Laying down a path to walk in: enaction, design and multiscale interventions for change
Nov. 11, 2021, 9 a.m. UTC // Nov. 11, 2021, 9 a.m. in UTC
In this talk, I will suggest that enaction and an understanding of design can be constructively synthesised to provide a general account of how humans make ameliorative interventions on the conditions of their living across multiple scales. Enaction can help establish a sense of the interdependencies that obtain between individuals and collectives and how they interact, giving us a sense of the variety of conditions that feed into the configuration of our habitually organised lifeworlds for better or worse.
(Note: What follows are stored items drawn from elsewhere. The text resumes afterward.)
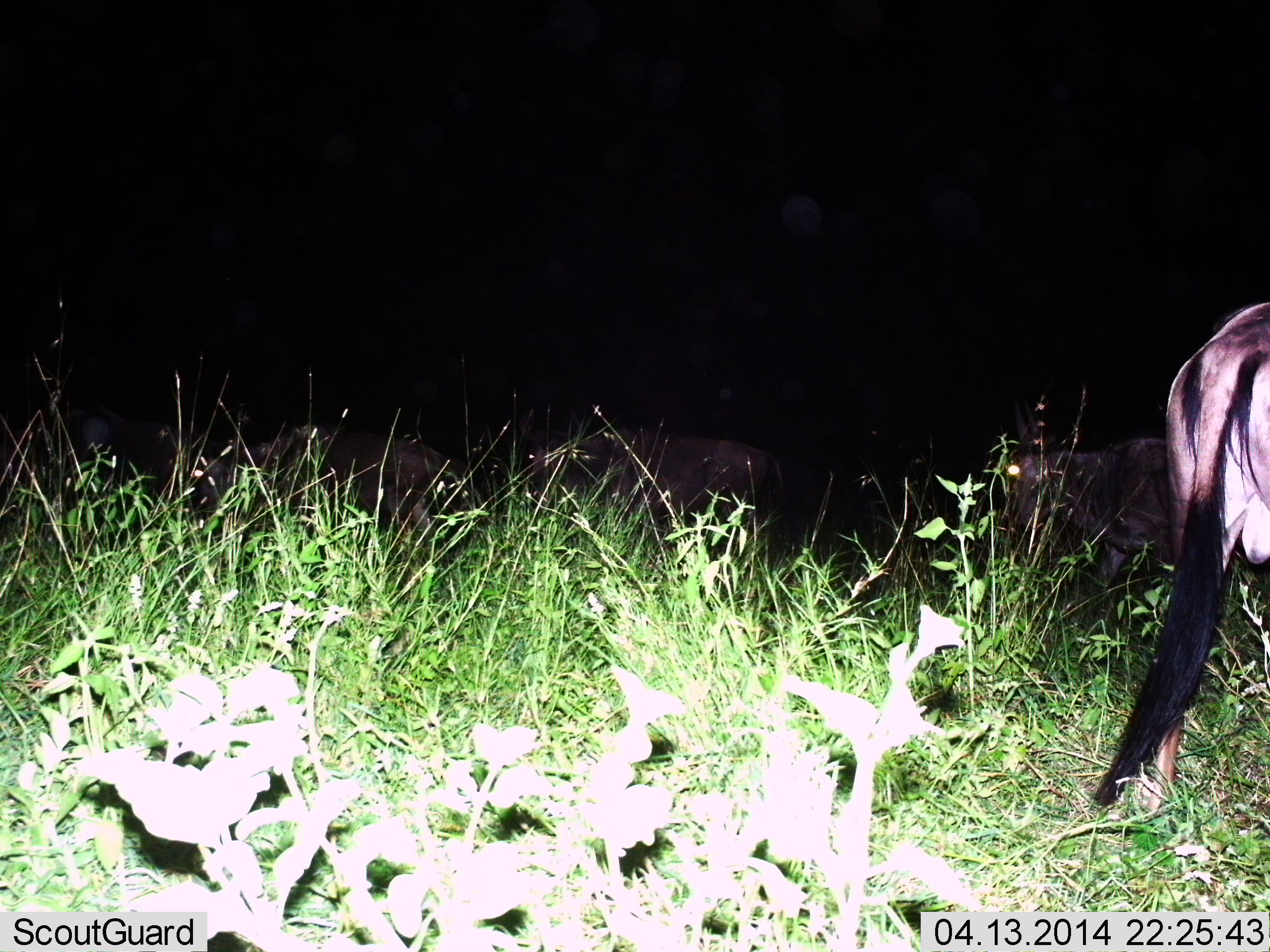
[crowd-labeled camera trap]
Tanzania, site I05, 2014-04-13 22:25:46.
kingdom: Animalia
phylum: Chordata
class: Mammalia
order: Artiodactyla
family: Bovidae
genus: Connochaetes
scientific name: Connochaetes taurinus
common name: blue wildebeest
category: wildebeest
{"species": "wildebeest (blue wildebeest) (Connochaetes taurinus)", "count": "4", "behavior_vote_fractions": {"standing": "60%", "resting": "0%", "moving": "50%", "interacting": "0%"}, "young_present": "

Design, on the other hand, can offer an understanding of how to intervene at various scales such that we can redirect these conditions to enable the emergence of more convivial lifeworlds that are better suited to meet our individual and collective needs. When brought together, we see that change results substantially from a process of design involving the modification of spatiotemporally distributed constraints by some agent (individual or collective) to redirect the individuating tendencies of person-world systems towards novel habitual configurations. I will consider this process of redirection by reflecting on a number of different forms of design (everyday design, habit design, and identity design) that find emphasis at various scales of human living (individual, dyadic, collective), but are ultimately intertwined. I will then briefly suggest some implications of adopting this perspective. In recognising both our structural conditioning and our capacity for individual agency, and accounting for their reciprocal dependencies, it can help play a mediating role in normative discourses relating to the proper scale of interventions to address problems of human living (e.g., mental and public health, climate break down, education). Finally, I will suggest that this understanding points towards novel forms of ameliorative praxis to intervene at and across multiple scales, and can help inform responses to some of the challenges we presently face as embodied planetary subjects.